# Text block
========================================

RPM deployment for Continuous Delivery @ImmobilienScout24

worked on by: Maximilien Riehl

Due date

I finally got the thesis registration to the Prüfungsbüro and updated the due date accordingly. I will deliver on September 20th, 2012

Outline

The idea behind Continuous Delivery is that releasing software towards production should not fill operations, developers and managers with fear but be an easy, transparent, reproducible and safe step.

Since the sole reliable way to achieve faster, more reliable and easier releases is through automation, this thesis' goal is to elaborate on the migration towards deployment automation in a case study where the software (which is a very complex, loosely coupled web application) will be delivered in an automated fashion using RPM packets. The software is currently delivered using a semi-automatic, network share based deployment stack with a cycle time of one week.

The deployment migration boils down to setting up an infrastructure to push the software packets throughout the staging process using RPM packets and actually use it, as well as implementing a deployment pipeline that takes source code as input and produces deployed and tested stages.

Thesis Requirements

  • Deploy at least one module of the web application to production in an automated fashion
  • Elaborate on rollout strategy (risk management, transition, coordination amongst service providers)
  • Elaborate on (mostly automated) testing which is a crucial part of continuous delivery. This also includes deployment process and configuration testing!
  • Elaborate on liabilities and consequences of using automated RPM deployment (configuration, deployment changes, software service coordination)
  • Build a working deployment chain and provide ways to host the binaries (repositories) and mark them with state (propagation through the CLD pipeline stages)
  • Elaborate on security since a bastion architecture is present and naive automation would break the security
  • Document decisions
  • Open-source any open-sourceable components (see this blog post)

Milestones and Planning

A milestone is a scheduled event signifying the completion of a major deliverable or a set of related deliverables. A milestone has zero duration and no effort -- there is no work associated with a milestone. It is a flag in the workplan to signify some other work has completed. Usually a milestone is used as a project checkpoint to validate how the project is progressing and revalidate work. (Source: http://www.mariosalexandrou.com/definition/milestone.asp)

Milestone no. Past days Progress Goals target accomplished wrench
1 DONE 25 100% Deploy feedservice to dev (automatic test environment) DONE
2 DONE 27 100% Deploy feedservice to tuv50 (automatic production like test environment) DONE
3 DONE 12 100% Deploy feedservice to tuv (manual production like test environment) DONE
4 DONE ? 100% Deploy RPMized feedservice to production one machine at a time DONE
5 DONE ? 100% Open source yum-repo-server and yum-repo-client DONE
6 DONE ? 100% Complete schedule and coordination with external contractors like computacenter DONE
7 DONE ? 100% Take part in a ZDD (ZeroDowntimeDeployment) with the old manual deployment stack to evaluate advantages / liabilities of the new stack DONE
8 DONE ? 100% Migration of other selected function groups (Rest-api, XMLRPCAPI) DONE
9 DONE ? 100% Finish writing thesis DONE
...

Weekly Status (Most recent at the top, so you don't need to scroll forever). Usually updated on Mondays.

Week 11 (CW 38) (LAST)

========================================

# Goals
A. Decide whether each statement below agrees with the page on RPM deployment for Continuous Delivery. Answer yes or no for each, and quote the words from the page that decide it. (i) The software is currently delivered with a cycle time of one week. (ii) The thesis is due on September 30th, 2012. (iii) The weekly status is usually updated on Mondays.
B. Write the next part of the page on RPM deployment for Continuous Delivery, picking up after its final line.

# Collected material
========================================

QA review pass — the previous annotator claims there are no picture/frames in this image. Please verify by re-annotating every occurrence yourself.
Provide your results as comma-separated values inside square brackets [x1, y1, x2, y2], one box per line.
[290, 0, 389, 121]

========================================

# Exercise answers
A.
(i) Yes: "a semi-automatic, network share based deployment stack with a cycle time of one week"
(ii) No: "I will deliver on September 20th, 2012"
(iii) Yes: "Usually updated on Mondays."

B.
DONE Thesis printed and delivered

Next steps : prepare the final presentation

Week 11 (CW 37)

Activities

  • Last additions to the Durchführung part (DONE)
  • Last additions to the appendix (DONE)
  • Rewriting dubious or difficult to understand sections (DONE?)
  • Work on the conclusion (results) and Ausblick (DONE)

Results

  • 44 pages (not counting the appendix). The images are eating up loads of space so I think this ok (still I'd like to get down to ~30)

Next Steps

  • Release/Print next week on Wednesday, deliver the thesis on thursday

Week 11 (CW 36)

Activities

  • Improved the exception handling from the yadt-config-rpm-maker which was rewritten in Python (not by me)
  • Wrote a bit for the Ausarbeitung
  • Refactored the Ausarbeitung A LOT.
  • Meeting (20 min.) with Prof. Dr. Prechelt

Results

  • Thesis went down from 54 pages to 36, currently. I am obviously not including the appendix pages in this number.
  • Prof. Prechelt had good insights about how I can estimate the amount of work I did without writing about every detail.
  • Banishing any informations that are not essential into the appendix is the way to go
  • I planned for a Zweitgutachter : Prof. Dr. Adrian Paschke (suggested by Prof. Prechelt) agreed to take the role

Next Steps

  • I want to get the thesis under 30 pages, but as it's currently 36 pages, and there are still some sections to \include{}, it seems out of grasp. Maybe agressive refactoring will help.
  • Try to get as many people as possible to read the Ausarbeitung (3, currently, where only one person has good computer science knowledge). Goal : identify weaknesses (and plain old language errors), inconsistencies and difficult to follow sections. Those will be banished into the appendix.
  • Meeting with a team leader who knows how other businesses deploy (using chef & co). Incidentally this person also has a focus on persistence/recovery (chaosmonkey) so this will be VERY enlightening

Week 10 (CW 35)

Activities

  • Comparing yadt with puppet and chef (deployment orchestration tools)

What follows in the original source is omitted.